Только вот была для их любви закавыка одна. Не хотел батька дочь-красавицу бесприбыльно отдавать. За голодрабца. Батька жадничал на ту пору и за это у него отобрали всех нас. Он потом сидел старый, кряхтел, и седой, и не мог унять трясущейся своей бороды. От горя. Но это далеко было ещё потом и мы всё равно потом этого уже не знали, а мы жили в тогда. И думали, как же лучше всем сделать, чтобы любовь как любовь бы была – неубитая.
Петрусь решил в козацкий поход идти – золото воевать. Наберу, объяснял нам, добра, навоюю золотых жупанов, да красных кимчарей, и вернусь за тобой – моя коханночка. Уж тогда батько умом пойдёт и отдаст за меня тебя милую. Только ты не долго там будь, говорила Пидорка ему, не набежала бы туча злая до возвращения твоего, а разлуки я с тобой не перенесу. Так и решили. Петрусь так решил, и Пидорка его ненаглядная, и я. А польский панич не так-от решил. И пришёл раньше всех. Не успел ещё Петрусь сбрую на будущего своего коня выковать, как повадился по Пидорку до батьки ходить малый лях со звонкими карманами и с не менее звонкою лысиной во весь, не наживший ума перекатного, лоб. Ну да батьке не целоваться было с той лысиной и он Пидорку то ляху отдал…
Свадьба назначалась весёлая. Краше бы той свадьбы не было, я такие свадьбы видал. Разгульные, ухабистые и экономистые в одновремень. Потому что теми же нарядными шёлковыми лентами без лишнего расхода и примысла приходится в них увивать и невесту и, след же, покойницу. Потому что рушниками дорогими не успев утереться – уж тут же подвязываются. Потому как одна и та же горилка идёт сначала в звонкое здравие, а потом в незадолгую и за тишины упокой. А откричавши «Горько!!!», гости добрые вскоре молчат, как треклятые, и провозглашают молчанием тем сластный без вести конца странный сон… Знатная свадьба б была!
Позвала тогда Пидорка меня к себе и говорит: «Беги, Ивасю, к моему суженому. Скажи Петрусю, что отдают меня в засилки. Не успели мы с ним ненаглядным нажиться, успеем зато наумираться вдостат. Скажи, не будет у той свадьбы моей продолжения. А будет одно, да недоброе, окончание. Пускай, если до времени, позаботится о домовинушке мне бы в рост…».

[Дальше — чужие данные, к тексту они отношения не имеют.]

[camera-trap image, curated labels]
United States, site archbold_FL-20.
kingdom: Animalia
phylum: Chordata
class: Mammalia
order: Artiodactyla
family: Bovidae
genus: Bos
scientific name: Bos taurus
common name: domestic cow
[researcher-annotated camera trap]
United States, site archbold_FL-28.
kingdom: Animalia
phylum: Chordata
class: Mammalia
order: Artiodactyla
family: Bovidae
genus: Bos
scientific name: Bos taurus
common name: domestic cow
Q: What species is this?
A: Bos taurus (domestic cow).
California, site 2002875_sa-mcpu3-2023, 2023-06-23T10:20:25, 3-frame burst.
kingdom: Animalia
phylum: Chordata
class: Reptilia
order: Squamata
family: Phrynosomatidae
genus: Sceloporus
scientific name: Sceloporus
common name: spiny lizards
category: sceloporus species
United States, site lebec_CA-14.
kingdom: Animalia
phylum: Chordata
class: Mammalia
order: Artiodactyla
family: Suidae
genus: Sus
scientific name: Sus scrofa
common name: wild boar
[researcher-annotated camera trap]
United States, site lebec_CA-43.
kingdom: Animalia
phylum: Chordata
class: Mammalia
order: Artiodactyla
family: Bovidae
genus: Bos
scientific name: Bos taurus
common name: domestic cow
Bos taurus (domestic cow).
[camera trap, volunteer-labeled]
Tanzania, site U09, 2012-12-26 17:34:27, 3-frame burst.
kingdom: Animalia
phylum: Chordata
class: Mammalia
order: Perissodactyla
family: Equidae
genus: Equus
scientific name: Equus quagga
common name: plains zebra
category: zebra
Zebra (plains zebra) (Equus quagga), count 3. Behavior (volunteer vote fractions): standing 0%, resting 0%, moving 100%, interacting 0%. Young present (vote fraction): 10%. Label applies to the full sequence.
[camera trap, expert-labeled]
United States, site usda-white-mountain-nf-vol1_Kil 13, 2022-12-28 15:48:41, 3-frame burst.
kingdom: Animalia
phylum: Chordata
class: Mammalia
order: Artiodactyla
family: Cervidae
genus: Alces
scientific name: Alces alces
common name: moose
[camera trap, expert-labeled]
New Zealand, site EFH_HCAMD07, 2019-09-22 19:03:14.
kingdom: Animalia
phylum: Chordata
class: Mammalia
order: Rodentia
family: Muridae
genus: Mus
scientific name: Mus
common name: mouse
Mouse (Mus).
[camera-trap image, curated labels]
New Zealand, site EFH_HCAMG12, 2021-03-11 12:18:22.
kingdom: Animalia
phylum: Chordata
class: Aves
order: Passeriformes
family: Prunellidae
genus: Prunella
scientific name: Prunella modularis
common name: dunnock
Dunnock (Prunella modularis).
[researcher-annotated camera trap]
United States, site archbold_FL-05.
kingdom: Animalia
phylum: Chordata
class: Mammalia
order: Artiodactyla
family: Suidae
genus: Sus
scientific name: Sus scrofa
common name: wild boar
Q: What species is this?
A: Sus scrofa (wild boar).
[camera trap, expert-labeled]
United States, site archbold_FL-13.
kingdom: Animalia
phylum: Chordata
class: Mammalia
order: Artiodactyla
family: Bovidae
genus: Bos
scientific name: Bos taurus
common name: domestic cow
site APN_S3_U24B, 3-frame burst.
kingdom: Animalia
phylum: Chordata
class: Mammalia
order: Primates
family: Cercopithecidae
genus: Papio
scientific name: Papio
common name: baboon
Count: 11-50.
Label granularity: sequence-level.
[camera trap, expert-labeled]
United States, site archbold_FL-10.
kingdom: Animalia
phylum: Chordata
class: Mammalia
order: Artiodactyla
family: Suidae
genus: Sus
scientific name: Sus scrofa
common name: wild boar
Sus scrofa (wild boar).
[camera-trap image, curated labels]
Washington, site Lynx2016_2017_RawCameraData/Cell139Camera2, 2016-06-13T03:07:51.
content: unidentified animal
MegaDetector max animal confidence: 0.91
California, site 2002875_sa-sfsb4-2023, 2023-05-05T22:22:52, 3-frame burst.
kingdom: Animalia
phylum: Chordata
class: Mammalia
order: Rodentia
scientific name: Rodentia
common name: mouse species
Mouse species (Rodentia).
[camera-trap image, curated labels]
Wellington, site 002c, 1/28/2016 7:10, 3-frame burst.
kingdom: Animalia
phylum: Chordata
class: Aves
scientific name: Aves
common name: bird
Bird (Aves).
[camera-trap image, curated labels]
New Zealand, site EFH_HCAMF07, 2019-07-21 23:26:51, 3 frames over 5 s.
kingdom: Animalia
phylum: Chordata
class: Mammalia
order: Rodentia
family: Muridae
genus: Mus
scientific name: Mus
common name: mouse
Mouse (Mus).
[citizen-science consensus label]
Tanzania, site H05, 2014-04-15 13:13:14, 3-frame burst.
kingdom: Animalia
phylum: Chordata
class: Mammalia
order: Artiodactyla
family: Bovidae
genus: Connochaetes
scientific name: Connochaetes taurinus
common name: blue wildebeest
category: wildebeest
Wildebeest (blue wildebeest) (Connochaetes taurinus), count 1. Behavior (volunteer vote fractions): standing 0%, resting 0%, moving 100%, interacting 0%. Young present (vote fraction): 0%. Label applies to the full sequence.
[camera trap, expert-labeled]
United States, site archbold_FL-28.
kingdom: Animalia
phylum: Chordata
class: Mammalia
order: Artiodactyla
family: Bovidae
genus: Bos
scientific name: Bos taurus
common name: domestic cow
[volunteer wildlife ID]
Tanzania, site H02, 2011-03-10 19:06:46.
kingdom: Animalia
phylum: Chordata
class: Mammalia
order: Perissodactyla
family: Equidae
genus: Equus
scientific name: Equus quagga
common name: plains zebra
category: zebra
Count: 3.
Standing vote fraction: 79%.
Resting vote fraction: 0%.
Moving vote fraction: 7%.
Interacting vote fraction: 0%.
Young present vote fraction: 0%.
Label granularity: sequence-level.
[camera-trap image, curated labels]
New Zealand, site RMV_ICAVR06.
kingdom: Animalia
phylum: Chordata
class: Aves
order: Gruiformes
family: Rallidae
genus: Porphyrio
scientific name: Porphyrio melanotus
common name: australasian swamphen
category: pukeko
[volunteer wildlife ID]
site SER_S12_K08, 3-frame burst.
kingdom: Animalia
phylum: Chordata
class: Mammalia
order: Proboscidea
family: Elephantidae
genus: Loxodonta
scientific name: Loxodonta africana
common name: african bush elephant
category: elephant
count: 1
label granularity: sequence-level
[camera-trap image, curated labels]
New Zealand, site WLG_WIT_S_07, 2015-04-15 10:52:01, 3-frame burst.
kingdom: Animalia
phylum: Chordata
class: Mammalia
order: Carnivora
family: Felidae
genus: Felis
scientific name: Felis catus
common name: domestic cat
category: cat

Так сказала Пидорка, я и побег. Я быстро тогда бегать умел. Как ветер. Потому что штаны к земле ещё не тянули, а небо уже было большое – больше всех. Вот и добёг. Петрусь на ту пору в поле мешки с цибулей таскал на возы. Батрачил по очереди на тех, кто поиместей
Ну и что Пидорка передать велела стою объясняю ему, а он под мехами будто просел. Лицом стал чёрен и гнут его к земле словно нарастающие на нём сразу мешки. Я заботиться уже в уме стал, как бы не вогнали они Петруся в землю совсем, да ничего – обошлось. «Так не будет же жизни и мне!», сказал тогда Петрусь, «Хотел воевать идти в туретчину, да видно, и не ходя, отвоевал…». И велел передать Пидорке, что сумеет состряпать домовину навряд, поскольку как её овенчают только, так он и уйдёт сразу из этого света на тот. И там, мол, дожидаться уже будет спокойный – её. Поклал в аккуратную прискучившие ему свинцовы мешки и пошел, качаясь, как не совсем трезвый, а вроде как выпивший. Я побежал до дому, рассказать всё Пидорке моей. А вечером пришёл Басаврюк…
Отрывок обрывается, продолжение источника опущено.